I don’t see an obvious problems with your class, you might want to switch out
the following:
catch (IOException ioe)
{
ioe.printStackTrace();
}
and replace it with:
catch (IOException e)
{
throw new RuntimeException(e)
}
so that at least you’re not silently consuming exceptions - just in case.
I presume your using the same test PDF file, etc?
-- John
On 25 Jul 2014, at 13:48, Aaron Hartman <[email protected]> wrote:
> John,
> I’m on it (tracking it down). I didn’t make any changes to anything related
> to what PDFBox was doing I didn’t think; but of course could be wrong.
>
> My first instinct was to download the new 1.8.6 (was using 1.8.5) but I get
> the same result. I am currently looking at the other extended TextStripper
> classes for some insight - but given that this stripper was working
> previously I’m not sure what outside of this class could be affecting its
> result.
>
> I have attached my extended class in a text document. If there is anything
> glaring within there please let me know - I am going to start tracing the
> usage paths to that class.
>
>
> Thanks!
>
> -Aaron
> <Stripper.txt>
>
> On Jul 25, 2014, at 2:33 PM, John Hewson <[email protected]> wrote:
>
>> Hi Aaron
>>
>> You’re probably going to have to track down the change that caused your
>> code to stop functioning, are you working against the 2.0 trunk? There have
>> been a number of changes recently which affect graphics state and text
>> extraction.
>>
>> If you are working against the trunk then try checking out the latest version
>> and setting a conditional breakpoint where you expect the red colour in
>> processTextPosition and see if it gets hit: if not then it could be a new bug
>> in PDFBox or some internal quirk of how you’re detecting red, in which case
>> you might want to share the relevant line(s) of code.
>>
>> Cheers
>>
>> -- John
>>
>> On 25 Jul 2014, at 13:15, -A <[email protected]> wrote:
>>
>>> Hi again, everyone-
>>>
>>> Finishing up this program I am working on and heading back to the testing
>>> phase - and suddenly my program is not detecting red text within PDF's.
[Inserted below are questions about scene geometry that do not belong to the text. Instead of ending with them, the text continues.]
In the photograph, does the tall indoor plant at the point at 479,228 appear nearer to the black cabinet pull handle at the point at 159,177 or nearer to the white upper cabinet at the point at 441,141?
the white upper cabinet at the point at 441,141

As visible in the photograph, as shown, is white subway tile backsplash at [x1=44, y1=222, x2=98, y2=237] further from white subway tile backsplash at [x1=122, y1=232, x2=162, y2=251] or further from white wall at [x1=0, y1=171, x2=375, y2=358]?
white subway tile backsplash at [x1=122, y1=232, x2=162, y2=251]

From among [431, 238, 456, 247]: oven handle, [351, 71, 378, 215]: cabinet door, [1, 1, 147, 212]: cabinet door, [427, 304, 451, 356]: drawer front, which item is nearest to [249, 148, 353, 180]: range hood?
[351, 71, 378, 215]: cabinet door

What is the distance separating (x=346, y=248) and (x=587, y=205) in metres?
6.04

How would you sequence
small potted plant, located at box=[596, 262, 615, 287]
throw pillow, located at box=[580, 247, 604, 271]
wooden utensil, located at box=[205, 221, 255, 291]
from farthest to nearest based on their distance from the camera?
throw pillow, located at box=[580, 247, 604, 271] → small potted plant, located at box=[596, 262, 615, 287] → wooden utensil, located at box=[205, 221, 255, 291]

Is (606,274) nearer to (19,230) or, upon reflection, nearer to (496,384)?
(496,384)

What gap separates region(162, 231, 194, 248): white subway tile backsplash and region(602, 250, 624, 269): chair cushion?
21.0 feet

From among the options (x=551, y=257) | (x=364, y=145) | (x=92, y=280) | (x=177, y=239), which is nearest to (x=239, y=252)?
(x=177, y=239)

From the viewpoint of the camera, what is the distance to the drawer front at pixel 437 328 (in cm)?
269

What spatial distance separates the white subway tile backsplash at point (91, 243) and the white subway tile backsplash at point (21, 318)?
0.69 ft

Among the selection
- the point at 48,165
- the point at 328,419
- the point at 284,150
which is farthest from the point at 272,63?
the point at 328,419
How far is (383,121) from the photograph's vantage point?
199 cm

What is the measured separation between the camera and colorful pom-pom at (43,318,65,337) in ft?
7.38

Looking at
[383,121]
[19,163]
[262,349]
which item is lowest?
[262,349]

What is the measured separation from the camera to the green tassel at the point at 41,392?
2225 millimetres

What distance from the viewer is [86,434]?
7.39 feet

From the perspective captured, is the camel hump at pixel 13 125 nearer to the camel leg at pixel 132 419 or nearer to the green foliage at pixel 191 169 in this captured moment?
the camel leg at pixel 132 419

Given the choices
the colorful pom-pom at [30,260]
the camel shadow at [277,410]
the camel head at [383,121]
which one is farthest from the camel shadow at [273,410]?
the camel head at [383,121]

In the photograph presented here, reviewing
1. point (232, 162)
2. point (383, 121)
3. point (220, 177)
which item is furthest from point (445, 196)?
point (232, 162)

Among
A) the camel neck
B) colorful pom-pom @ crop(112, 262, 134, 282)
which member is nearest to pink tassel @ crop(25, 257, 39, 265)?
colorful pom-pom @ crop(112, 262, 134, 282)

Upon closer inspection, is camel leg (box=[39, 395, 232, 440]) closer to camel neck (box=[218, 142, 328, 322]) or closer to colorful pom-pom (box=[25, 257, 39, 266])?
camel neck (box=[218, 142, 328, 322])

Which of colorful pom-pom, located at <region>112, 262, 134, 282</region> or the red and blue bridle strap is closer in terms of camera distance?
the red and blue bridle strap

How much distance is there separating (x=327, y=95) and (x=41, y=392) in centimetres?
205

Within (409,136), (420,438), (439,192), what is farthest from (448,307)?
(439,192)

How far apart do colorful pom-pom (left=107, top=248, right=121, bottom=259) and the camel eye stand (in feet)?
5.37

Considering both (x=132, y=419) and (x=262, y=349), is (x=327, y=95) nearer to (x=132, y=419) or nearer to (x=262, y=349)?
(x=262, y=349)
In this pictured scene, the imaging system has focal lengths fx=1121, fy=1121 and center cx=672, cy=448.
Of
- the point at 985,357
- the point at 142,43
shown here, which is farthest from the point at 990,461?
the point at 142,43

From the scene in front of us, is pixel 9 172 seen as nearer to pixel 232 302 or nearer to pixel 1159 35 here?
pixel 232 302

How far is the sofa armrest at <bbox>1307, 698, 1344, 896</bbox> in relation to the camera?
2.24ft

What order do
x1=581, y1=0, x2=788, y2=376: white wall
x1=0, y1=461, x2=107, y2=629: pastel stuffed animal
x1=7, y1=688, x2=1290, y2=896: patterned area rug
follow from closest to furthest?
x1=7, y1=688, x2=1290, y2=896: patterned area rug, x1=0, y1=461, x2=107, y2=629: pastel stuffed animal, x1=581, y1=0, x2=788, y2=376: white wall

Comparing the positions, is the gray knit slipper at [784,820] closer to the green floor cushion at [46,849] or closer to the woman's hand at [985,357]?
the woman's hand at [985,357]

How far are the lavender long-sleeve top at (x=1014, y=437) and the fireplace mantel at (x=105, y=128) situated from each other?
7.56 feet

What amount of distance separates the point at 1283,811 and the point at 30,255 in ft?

The
>>> old method was just to override the TextStripper class and implement a
>>> containsRed method that basically loops through every page and processes
>>> the stream. I over-rode the processTextPosition method to check for Red
>>> stroking colors at the given position.
>>>
>>> This was working. I had to also use a plain TextStripper class as my
>>> extended version for some reason would error out getting all of the text
>>> from the file. Just wanted to give some background that in my PDF class
>>> that I created I am using two TextStrippers (thought they may be
>>> conflicting). One to get all of the text, the other to see if there is red
>>> within the text.
>>>
>>> I am trying to debug this but I have stepped through the entire files text
>>> position to some actual red text - and it just shows up in the IDE as
>>> System Grey, I believe (or some variant of that).
>>>
>>> It is perfectly plausible that I changed something inadvertently - but by
>>> chance would any of you have any clue as to why it may not be seeing the
>>> red text now?
>>>
>>>
>>> Thank you for your guys' time!
>>>
>>> Sincerely,
>>> Aaron
>>>
>>>
>>> P.S. If John Hewson ends up responding to this feel free to write me
>>> directly if it is more convenient.
>>
>